Ramo de margaritas en noviembre

**Un ramo de margaritas en noviembre**

Me abroché la bata y me acerqué a la ventana. Los árboles casi no tenían hojas. Una fina capa blanquecina cubría la hierba mustia y el tejado de la casa vecina. Anoche lloviznó, y luego heló. Noviembre, frío y gris, el preludio de un invierno interminable.

Suspiré. Melancolía afuera, melancolía adentro. Pasaría todo el fin de semana sola en casa. Melancolía…

***

También fue en noviembre. En la pausa del almuerzo, salí corriendo al café frente a la oficina, donde vendían comida para llevar. Con mis compañeras nos turnábamos. Lloviznaba, pero no llevé paraguas, era incómodo cargar las bolsas.
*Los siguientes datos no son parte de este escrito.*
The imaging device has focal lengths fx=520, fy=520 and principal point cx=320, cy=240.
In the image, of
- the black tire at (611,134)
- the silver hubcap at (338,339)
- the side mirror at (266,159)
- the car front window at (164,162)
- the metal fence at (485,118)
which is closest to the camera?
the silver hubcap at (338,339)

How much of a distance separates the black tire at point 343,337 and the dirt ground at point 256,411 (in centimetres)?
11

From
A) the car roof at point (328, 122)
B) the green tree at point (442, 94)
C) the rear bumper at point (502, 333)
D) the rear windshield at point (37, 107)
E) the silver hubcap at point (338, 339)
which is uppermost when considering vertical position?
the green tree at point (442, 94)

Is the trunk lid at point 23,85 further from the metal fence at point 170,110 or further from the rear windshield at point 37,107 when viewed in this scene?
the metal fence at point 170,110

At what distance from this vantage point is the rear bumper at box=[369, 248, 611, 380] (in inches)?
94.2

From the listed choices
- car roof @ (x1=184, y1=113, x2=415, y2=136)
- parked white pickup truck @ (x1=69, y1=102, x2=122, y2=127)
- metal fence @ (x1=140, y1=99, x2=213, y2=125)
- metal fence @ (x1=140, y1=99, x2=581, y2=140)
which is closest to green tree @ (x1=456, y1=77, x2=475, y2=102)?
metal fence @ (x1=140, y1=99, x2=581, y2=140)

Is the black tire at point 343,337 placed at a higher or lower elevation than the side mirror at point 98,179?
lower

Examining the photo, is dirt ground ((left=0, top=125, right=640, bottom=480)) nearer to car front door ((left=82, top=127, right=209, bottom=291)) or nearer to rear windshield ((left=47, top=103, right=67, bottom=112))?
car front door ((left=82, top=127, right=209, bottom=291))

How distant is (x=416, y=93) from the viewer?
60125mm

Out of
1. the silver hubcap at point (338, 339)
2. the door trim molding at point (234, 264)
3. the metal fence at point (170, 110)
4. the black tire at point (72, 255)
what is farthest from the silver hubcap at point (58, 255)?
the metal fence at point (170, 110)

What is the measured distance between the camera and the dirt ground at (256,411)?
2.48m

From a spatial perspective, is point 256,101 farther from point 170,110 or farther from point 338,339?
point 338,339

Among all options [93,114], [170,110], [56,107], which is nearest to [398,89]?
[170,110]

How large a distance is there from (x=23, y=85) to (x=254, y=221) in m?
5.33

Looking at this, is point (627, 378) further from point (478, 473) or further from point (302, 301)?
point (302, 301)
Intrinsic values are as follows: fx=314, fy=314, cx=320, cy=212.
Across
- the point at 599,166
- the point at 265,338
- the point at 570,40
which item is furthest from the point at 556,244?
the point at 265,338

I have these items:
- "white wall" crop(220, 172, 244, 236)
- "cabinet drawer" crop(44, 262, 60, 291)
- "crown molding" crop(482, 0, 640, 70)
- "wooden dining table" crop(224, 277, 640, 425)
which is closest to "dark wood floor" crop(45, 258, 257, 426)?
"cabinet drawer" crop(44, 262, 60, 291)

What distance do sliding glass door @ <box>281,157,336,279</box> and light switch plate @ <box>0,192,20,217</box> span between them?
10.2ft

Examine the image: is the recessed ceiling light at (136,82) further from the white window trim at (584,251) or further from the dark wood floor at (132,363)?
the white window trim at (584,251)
No había coches en la calle. Crucé confiada por el paso de peatones. Una calle tranquila, sin semáforo. No vi el todoterreno que salió de repente de la esquina. El chirrido de los frenos me paralizó, agaché la cabeza y me cubrí el rostro con las manos.

—¿Quieres ir al otro mundo? ¿Te cansaste de vivir? —rugió una voz furiosa.

Bajé las manos y abrí los ojos. Junto al todoterreno había un hombre, sus ojos oscuros brillaban de ira.

—Hay que mirar antes de cruzar. Si querías morir atropellada, ve a la avenida —me regañó.

Pero no fueron sus palabras lo que me impactó, sino su aspecto. Alto, con un abrigo negro abierto, mandíbula fuerte enmarcada por una barbilla bien cuidada. Los ojos oscuros de un hombre de ensueño lanzaban chispas de enojo hacia mí.

—¿Cree que por llevar un coche caro la gente debe apartarse? No hay semáforo aquí. La calle estaba vacía. No hice nada malo. Usted debía frenar en la curva. Hay peatones, ¿sabe? —contraatacué.

Él me miró detenidamente.

—Tenía prisa. Si está bien, me voy. Lo siento —dijo lo último por encima del hombro, ya camino al coche.

Temblé mucho rato después. Casi me atropella, y encima me gritó. Al día siguiente no llovía. Al cruzar al café, fui despacio, pisando con cuidado el paso de peatones. De pronto, una puerta se cerró de golpe y retrocedí instintivamente a la acera. Del todoterreno aparcado cerca bajó el mismo hombre. Caminó hacia mí con desenfado, sonriendo.

—Dios, ¿ahora qué? Pase, yo espero —dije, nerviosa ante su sonrisa.

—Perdone. Le esperaba. Quiero compensar lo de ayer. ¿Almorzamos juntos? Como disculpa —dijo, mostrando unos dientes perfectos.

—¿Hoy no tiene prisa? —pregunté recelosa.

En el café, olvidé todo. Noté su alianza al instante. Casado. Un dolor agudo en el pecho. Era abogado, padre de dos niñas. Me pidió el número y llamó en ese momento para que yo guardara el suyo. «Por si necesitas ayuda legal», dijo.

No pensaba llamarlo. Pero a los dos días lo hizo él. Quedamos en un café alejado.

—Me conocen muchos, prefiero evitar chismes —explicó.

No sé cómo pasó, pero empezó a venir a casa. Poco, sin avisar, sin quedarse mucho. Los fines de semana me quedaba sola, extrañándole. Él siempre fue claro: no dejaría a su mujer ni a sus hijas.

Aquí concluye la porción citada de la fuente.